Asymptotic freedom: From paradox to paradigm

A Pair of Paradoxes

In theoretical physics, paradoxes are good. That's paradoxical, since a paradox appears to be a contradiction, and contradictions imply serious error. But Nature cannot realize contradictions. When our physical theories lead to paradox we must find a way out. Paradoxes focus our attention, and we think harder.

When David Gross and I began the work that led to this Nobel Prize (1–3)† in 1972, we were driven by paradoxes. In resolving the paradoxes, we were led to discover a new dynamical principle, asymptotic freedom. This principle, in turn, has led to an expanded conception of fundamental particles, a new understanding of how matter gets its mass, a new and much clearer picture of the early universe, and new ideas about the unity of Nature's forces. Today I'd like to share with you the story of these ideas.

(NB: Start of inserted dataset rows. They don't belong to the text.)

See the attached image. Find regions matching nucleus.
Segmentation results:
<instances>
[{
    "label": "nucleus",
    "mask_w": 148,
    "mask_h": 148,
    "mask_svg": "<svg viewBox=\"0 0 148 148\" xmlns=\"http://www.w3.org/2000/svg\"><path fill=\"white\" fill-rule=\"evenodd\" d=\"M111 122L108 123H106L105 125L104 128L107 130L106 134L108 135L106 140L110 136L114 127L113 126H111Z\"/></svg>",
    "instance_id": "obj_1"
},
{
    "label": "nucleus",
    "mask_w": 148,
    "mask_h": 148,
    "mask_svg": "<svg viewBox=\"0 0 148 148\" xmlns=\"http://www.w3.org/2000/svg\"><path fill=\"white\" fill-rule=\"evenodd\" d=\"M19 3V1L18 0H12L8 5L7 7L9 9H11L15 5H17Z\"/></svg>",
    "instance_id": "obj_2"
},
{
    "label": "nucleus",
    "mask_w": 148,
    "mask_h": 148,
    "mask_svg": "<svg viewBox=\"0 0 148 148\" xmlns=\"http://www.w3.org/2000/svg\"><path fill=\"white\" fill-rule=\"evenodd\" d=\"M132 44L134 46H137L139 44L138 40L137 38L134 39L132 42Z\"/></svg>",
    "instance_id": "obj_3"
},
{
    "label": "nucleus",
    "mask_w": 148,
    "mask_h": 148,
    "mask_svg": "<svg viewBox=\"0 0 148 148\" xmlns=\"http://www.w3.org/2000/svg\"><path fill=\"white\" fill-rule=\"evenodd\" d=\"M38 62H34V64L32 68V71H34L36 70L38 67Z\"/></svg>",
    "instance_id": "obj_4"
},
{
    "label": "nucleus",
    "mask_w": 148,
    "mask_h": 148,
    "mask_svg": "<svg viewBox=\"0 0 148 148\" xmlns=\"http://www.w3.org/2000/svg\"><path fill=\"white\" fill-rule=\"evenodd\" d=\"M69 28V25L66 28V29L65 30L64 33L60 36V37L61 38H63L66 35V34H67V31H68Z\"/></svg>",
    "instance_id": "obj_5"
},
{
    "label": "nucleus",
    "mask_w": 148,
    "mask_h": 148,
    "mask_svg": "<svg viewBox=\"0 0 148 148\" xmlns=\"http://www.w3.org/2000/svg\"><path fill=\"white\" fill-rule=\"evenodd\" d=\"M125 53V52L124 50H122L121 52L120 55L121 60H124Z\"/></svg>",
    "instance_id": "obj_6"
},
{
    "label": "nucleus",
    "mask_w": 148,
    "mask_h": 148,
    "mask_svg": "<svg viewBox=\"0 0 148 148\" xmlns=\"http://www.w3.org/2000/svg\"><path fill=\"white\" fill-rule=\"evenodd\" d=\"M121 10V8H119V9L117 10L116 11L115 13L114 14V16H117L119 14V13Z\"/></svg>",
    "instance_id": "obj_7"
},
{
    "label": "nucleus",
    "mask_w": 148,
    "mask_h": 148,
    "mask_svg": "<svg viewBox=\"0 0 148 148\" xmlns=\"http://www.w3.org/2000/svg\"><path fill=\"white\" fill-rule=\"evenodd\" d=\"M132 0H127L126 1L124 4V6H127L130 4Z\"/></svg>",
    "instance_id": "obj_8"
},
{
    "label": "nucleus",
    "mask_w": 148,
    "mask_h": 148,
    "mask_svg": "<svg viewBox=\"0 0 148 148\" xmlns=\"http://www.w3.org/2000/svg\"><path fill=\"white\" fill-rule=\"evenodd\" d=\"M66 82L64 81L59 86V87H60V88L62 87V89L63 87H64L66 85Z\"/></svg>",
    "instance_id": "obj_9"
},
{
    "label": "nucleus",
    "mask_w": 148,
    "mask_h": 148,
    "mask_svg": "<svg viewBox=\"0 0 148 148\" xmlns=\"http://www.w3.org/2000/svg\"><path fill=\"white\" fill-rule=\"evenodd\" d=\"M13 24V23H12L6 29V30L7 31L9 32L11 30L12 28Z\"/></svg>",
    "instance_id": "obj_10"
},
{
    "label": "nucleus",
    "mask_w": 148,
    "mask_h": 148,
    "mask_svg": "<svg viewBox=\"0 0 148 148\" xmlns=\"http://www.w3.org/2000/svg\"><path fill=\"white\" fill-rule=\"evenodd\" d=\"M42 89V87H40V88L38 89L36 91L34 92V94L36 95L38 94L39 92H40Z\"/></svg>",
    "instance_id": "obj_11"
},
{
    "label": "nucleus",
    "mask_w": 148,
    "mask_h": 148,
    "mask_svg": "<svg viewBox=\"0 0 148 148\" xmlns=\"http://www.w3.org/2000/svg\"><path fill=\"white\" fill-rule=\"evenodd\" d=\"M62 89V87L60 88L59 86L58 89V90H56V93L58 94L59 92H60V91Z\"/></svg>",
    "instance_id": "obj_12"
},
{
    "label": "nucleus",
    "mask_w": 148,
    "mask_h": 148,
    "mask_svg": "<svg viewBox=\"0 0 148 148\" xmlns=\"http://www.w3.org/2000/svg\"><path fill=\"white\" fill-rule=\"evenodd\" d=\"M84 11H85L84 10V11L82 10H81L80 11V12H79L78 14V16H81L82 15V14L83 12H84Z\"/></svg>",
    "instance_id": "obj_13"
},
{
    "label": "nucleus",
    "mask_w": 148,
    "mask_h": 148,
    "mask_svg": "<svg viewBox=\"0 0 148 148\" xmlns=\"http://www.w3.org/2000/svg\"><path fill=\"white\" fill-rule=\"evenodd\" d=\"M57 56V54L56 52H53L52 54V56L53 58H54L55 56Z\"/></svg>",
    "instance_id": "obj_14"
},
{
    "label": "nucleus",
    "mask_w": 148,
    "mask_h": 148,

Paradox 1: Quarks Are Born Free, but Everywhere They Are in Chains. The first paradox was phenomenological.

Near the beginning of the 20th century, after pioneering experiments by Rutherford, Geiger, and Marsden, physicists discovered that most of the mass and all of the positive charge inside an atom is concentrated in a tiny central nucleus. In 1932, Chadwick discovered neutrons, which together with protons could be considered as the ingredients out of which atomic nuclei could be constructed. But the known forces, gravity and electromagnetism, were insufficient to bind protons and neutrons tightly together into objects as small as the observed nuclei. Physicists were confronted with a new force, the most powerful in Nature. Understanding this new force became a major challenge in fundamental physics.

For many years, physicists gathered data to address that challenge, basically by bashing protons and neutrons together and studying what came out. The results that emerged from these studies, however, were complicated and hard …